Mesdames, Messieurs,
Cette rentrée marque une étape supplémentaire dans la dégradation du service public d’Éducation et le bricolage institutionnalisé. La crise de recrutement s’enracine, et concerne aussi désormais toutes les catégories de personnels comme les AESH et les AED. C’est à bout de bras mais à bout de souffle que l’ensemble des personnels tiennent l’École.
Les sujets de mécontentement et de mal-être ne manquent pas. En premier lieu, c’est l’impression de mépris envers des personnels qui pourtant ne ménagent pas leur investissement qui domine.
Les personnels se sentent méprisés quand on leur impose un gouvernement ultra libéral qui leur annonce une austérité et un budget qui devrait faire des coupes sombres dans la fonction publique.
Les personnels se sentent méprisés par la nomination, après avoir connu cinq ministres en deux ans, d’une ministre qui ignore tout de L’Éducation Nationale.
Les personnels se sentent méprisés par une rémunération qui stagne depuis des années entraînant une perte de pouvoir d’achat et un déclassement.
Alors même qu’il faudrait augmenter le point d’indice pour mettre fin aux difficultés de recrutement, aucune nouvelle mesure salariale n’est annoncée pour 2024 et 2025.
Les personnels se sentent méprisés quand ils n’obtiennent pas une mutation ou une promotion et que leur administration est incapable de leur donner les éléments d’explication qu’ils demandent.
Les personnels se sentent méprisés quand on leur impose des réformes qu’ils contestent parce qu’ils les savent inutiles ou néfastes pour leurs élèves : choc des savoirs, multiplication des évaluations nationales, groupes de niveau en collège, programmes en lycée, réforme de la voie pro, uniformes...
Sans surprise, la réforme du "choc des savoirs" voulue par les ministres démissionnaires Attal et Belloubet se fracasse contre la réalité du terrain : la mesure-phare des groupes de niveau n’est pas appliquée dans la majorité des collèges et désorganise, là où elle est appliquée, le fonctionnement des établissements faute de moyens de remplacement suffisants.
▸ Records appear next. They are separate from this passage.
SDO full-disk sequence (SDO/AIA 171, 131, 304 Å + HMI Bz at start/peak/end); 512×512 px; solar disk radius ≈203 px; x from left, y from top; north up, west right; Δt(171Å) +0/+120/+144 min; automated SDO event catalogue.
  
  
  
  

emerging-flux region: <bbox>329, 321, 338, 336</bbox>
A cela s’ajoute dans le département du Nord une baisse des dotations générales de fonctionnement de 7 millions d’euros pour le budget des collèges du Département en 2025, ce qui va encore dégrader davantage les conditions de travail .
Les personnels de l’Éducation Nationale sont fatigués de subir cette maltraitance. Les fiches RSST concernant les RPS se multiplient montrant la souffrance au travail, le mal-être des personnels. Les sujets qui reviennent souvent sont l’absence de soutien de la hiérarchie, la brutalité des usagers et l’accueil des élèves à besoins éducatifs particuliers. A ce sujet, un rapport rédigé par la délégation de feu le CHSCTD59 en 2018 avait émis un certain nombre de préconisations. Il serait sans doute nécessaire de réaliser un retour d’expérience de ce rapport, les conditions ne semblant pas s’être améliorées.
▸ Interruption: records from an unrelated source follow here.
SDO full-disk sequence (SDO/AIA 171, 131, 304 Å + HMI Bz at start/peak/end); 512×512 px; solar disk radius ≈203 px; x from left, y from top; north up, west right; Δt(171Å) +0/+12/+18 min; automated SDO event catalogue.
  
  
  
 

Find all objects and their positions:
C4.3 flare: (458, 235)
La lecture des fiches montre également que certains personnels ne sachant pas où trouver de solutions ou de soutien sont parfois maladroits dans leur rédaction. Il ne faudrait pas que cela entraîne un renforcement délétère sauf à vouloir réduire l’expression de ce mal-être et au risque d’annuler le rôle de prévention joué par le registre.
Il est indispensable que les personnels retrouvent du sens à leur travail au service de tous les jeunes, au sein d’un système éducatif plus démocratique et vecteur d’émancipation pour toutes et tous. Cela ne se fera qu’en améliorant les conditions de travail et la protection de la santé et de la sécurité des personnels, c’est ce à quoi la FSU reste attachée dans cette instance.
Nous vous remercions pour votre attention.